Find each line in the entries below that contains the string "crowd", and copy every such line in full.

Spatial relationship records:
· · · ·

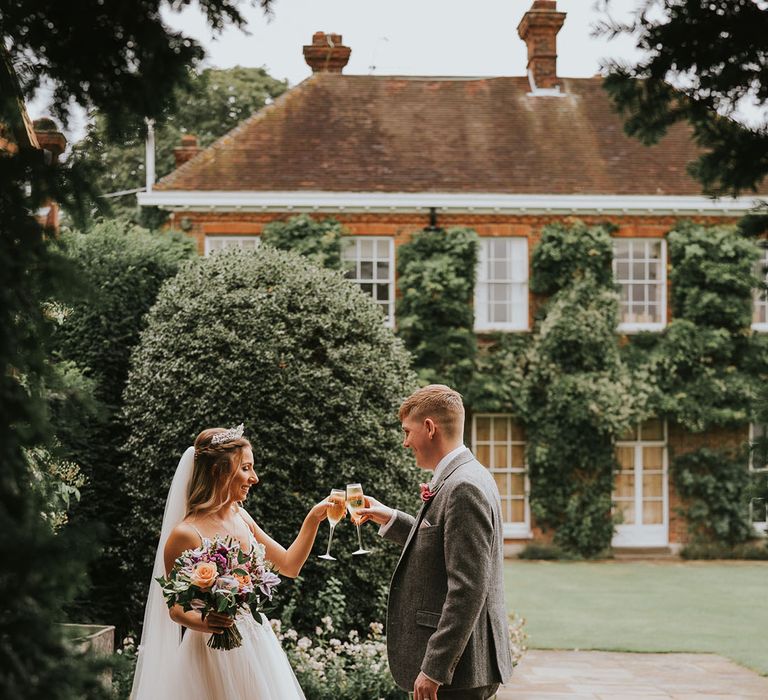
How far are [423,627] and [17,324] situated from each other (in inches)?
91.7

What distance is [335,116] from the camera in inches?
838

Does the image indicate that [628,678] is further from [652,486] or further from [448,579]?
[652,486]

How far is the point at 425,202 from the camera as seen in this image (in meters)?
19.5

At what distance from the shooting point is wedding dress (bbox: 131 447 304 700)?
15.9ft

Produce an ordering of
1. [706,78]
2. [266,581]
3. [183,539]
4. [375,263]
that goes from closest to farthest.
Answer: [706,78] → [266,581] → [183,539] → [375,263]

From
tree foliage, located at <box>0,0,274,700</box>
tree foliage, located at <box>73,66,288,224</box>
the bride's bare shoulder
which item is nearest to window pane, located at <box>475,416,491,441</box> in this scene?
tree foliage, located at <box>73,66,288,224</box>

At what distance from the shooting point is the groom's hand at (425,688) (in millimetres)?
4055

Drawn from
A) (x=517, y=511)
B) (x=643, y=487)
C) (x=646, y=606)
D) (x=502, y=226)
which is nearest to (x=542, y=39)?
(x=502, y=226)

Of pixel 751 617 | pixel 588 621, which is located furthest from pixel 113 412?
pixel 751 617

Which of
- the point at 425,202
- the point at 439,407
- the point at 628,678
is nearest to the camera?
the point at 439,407

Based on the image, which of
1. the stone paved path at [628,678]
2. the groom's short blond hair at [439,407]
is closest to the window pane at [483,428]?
the stone paved path at [628,678]

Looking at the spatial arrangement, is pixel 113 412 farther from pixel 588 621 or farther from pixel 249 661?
pixel 588 621

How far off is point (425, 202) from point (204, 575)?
15.5 m

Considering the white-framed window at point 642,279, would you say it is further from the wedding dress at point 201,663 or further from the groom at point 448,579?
the groom at point 448,579
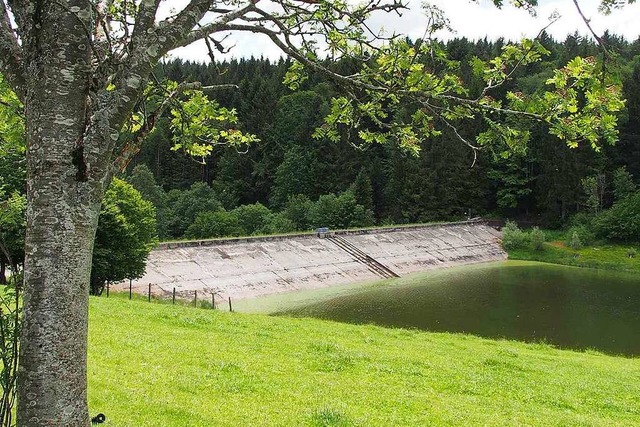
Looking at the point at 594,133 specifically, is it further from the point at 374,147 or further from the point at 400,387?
the point at 374,147

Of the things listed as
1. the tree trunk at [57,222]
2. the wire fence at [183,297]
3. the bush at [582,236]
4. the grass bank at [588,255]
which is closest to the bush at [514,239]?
the grass bank at [588,255]

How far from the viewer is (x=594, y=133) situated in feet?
17.9

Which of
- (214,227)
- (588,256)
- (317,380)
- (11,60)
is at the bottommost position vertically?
(588,256)

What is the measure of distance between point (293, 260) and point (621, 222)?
39160mm

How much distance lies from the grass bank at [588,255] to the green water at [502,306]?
23.7 ft

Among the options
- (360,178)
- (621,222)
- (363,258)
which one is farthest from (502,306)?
(360,178)

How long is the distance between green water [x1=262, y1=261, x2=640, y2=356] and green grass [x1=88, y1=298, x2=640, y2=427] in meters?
10.8

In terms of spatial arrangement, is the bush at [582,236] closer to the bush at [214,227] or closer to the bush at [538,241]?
the bush at [538,241]

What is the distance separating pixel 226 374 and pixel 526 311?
2826cm

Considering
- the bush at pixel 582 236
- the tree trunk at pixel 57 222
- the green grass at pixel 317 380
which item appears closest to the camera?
the tree trunk at pixel 57 222

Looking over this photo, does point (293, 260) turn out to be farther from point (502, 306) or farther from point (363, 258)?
point (502, 306)

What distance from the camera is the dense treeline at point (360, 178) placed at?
6981 cm

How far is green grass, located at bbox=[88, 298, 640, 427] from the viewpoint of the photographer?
830 cm

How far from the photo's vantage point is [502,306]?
35750mm
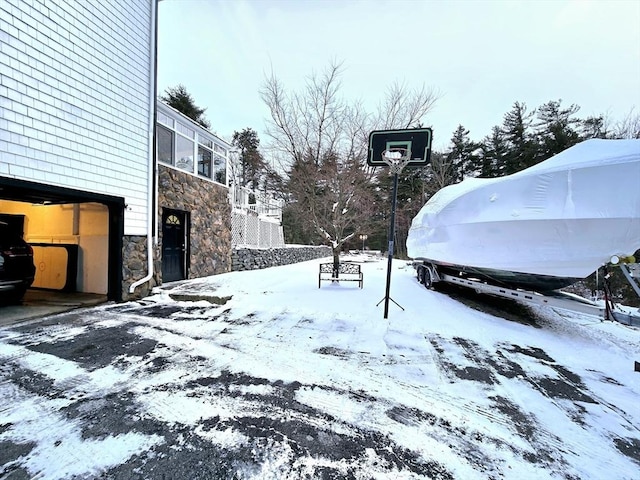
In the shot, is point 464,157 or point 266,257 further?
point 464,157

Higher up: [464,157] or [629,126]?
[464,157]

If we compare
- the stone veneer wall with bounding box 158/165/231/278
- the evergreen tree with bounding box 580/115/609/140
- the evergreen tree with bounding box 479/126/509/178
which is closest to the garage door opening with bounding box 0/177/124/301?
the stone veneer wall with bounding box 158/165/231/278

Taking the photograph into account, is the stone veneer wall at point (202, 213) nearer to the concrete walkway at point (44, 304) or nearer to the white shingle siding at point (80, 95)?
the white shingle siding at point (80, 95)

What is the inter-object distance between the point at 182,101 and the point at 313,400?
20444mm

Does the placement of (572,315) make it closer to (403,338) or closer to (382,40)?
(403,338)

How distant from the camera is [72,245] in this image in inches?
238

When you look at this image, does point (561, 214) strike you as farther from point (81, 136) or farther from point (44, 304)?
point (44, 304)

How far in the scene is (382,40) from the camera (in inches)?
423

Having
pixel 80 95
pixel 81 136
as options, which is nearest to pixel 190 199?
pixel 81 136

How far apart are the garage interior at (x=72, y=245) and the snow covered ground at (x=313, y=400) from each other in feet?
4.90

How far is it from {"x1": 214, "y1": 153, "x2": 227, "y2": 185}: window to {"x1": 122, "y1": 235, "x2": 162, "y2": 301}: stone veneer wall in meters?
4.47

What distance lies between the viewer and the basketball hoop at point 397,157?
15.6ft

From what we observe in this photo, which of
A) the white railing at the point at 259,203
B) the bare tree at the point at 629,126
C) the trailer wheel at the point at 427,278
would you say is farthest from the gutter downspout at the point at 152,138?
the bare tree at the point at 629,126

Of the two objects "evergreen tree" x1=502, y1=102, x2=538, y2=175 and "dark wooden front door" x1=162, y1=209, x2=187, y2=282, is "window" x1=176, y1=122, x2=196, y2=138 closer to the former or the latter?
"dark wooden front door" x1=162, y1=209, x2=187, y2=282
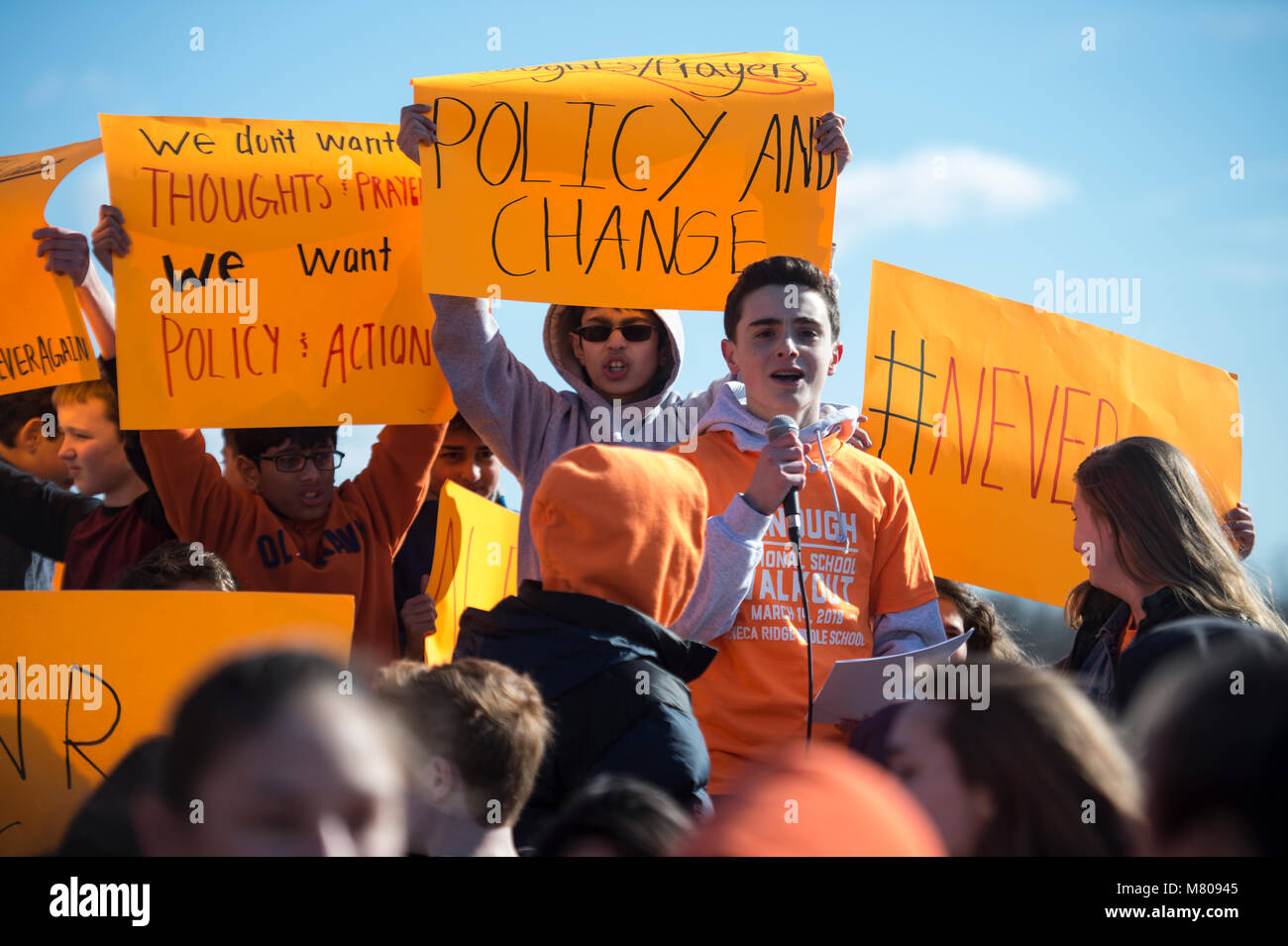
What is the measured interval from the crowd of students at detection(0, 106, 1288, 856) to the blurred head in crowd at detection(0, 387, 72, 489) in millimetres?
12

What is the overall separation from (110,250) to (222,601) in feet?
5.31

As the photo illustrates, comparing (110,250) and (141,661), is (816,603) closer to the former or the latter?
(141,661)

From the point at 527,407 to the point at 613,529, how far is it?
163cm

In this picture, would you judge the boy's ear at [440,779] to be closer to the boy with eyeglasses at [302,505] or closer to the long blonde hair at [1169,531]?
the boy with eyeglasses at [302,505]

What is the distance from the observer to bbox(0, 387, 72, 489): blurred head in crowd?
5.11m

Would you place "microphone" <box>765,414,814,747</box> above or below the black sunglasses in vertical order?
below

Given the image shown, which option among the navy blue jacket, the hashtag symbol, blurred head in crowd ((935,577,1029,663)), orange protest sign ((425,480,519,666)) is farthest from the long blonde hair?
orange protest sign ((425,480,519,666))

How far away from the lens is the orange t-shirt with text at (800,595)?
11.5 feet

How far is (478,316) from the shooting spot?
438cm

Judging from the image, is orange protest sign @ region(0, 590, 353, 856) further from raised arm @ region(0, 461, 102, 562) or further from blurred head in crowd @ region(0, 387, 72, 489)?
blurred head in crowd @ region(0, 387, 72, 489)

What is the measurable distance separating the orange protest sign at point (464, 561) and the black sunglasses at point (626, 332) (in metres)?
0.81

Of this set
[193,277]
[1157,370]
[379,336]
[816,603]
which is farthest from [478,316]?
[1157,370]

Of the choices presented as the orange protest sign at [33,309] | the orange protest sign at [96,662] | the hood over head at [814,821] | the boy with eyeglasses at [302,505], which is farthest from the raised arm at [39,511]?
the hood over head at [814,821]

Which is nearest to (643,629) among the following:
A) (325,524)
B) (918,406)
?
(325,524)
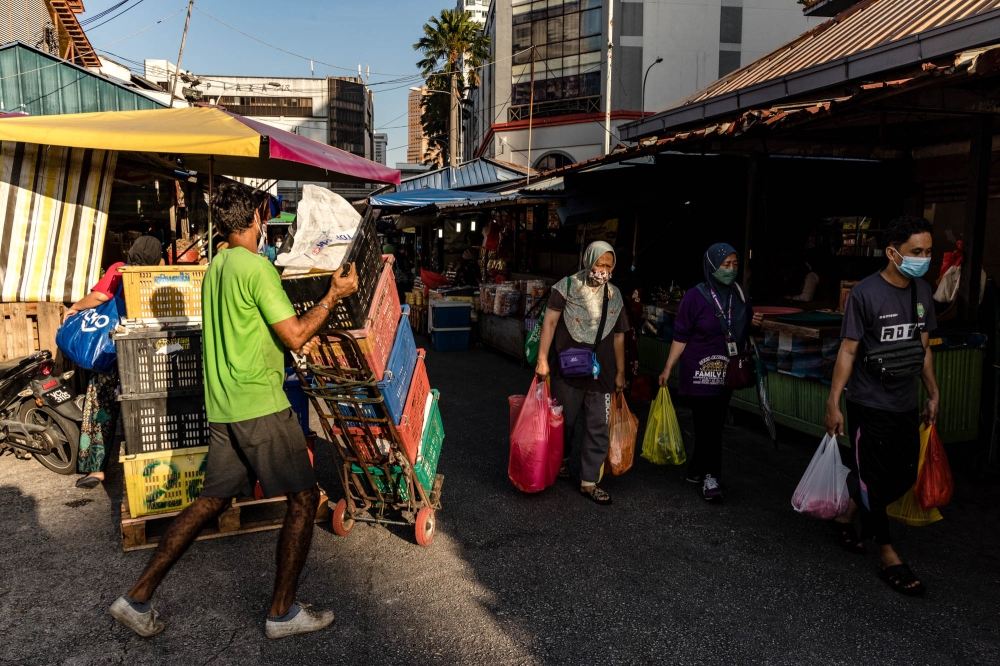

· · · ·

TASK OUTPUT:
What is the measured interval from the crowd of students at detection(0, 106, 1288, 856) to the blurred head in crowd at detection(0, 387, 72, 489) in millimetres?
What is the distance from the observer to bbox(0, 387, 72, 489): blurred head in crowd?
Given the image shown, which option among the navy blue jacket, the hashtag symbol, blurred head in crowd ((935,577,1029,663)), orange protest sign ((425,480,519,666)) is farthest from the long blonde hair?
Judging from the image, is orange protest sign @ region(0, 590, 353, 856) further from raised arm @ region(0, 461, 102, 562) or further from blurred head in crowd @ region(0, 387, 72, 489)?
blurred head in crowd @ region(0, 387, 72, 489)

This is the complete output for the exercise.